### Entries shown:
════════════════════

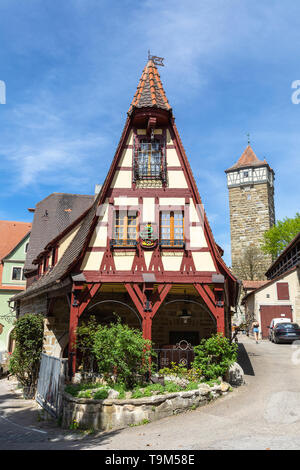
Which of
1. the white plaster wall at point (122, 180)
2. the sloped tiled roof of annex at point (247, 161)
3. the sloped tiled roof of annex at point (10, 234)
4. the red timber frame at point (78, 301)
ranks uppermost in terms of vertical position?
the sloped tiled roof of annex at point (247, 161)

════════════════════

### Requirement:
Put each line of the entries above into a Markdown table with two columns, No. and Text, numbering the rows and skipping blank lines. Leave out the pictures.

### Answer to this exercise:
| No. | Text |
|---|---|
| 1 | Which of |
| 2 | 1. the white plaster wall at point (122, 180) |
| 3 | 2. the sloped tiled roof of annex at point (247, 161) |
| 4 | 3. the sloped tiled roof of annex at point (10, 234) |
| 5 | 4. the red timber frame at point (78, 301) |
| 6 | ranks uppermost in terms of vertical position? |
| 7 | the sloped tiled roof of annex at point (247, 161) |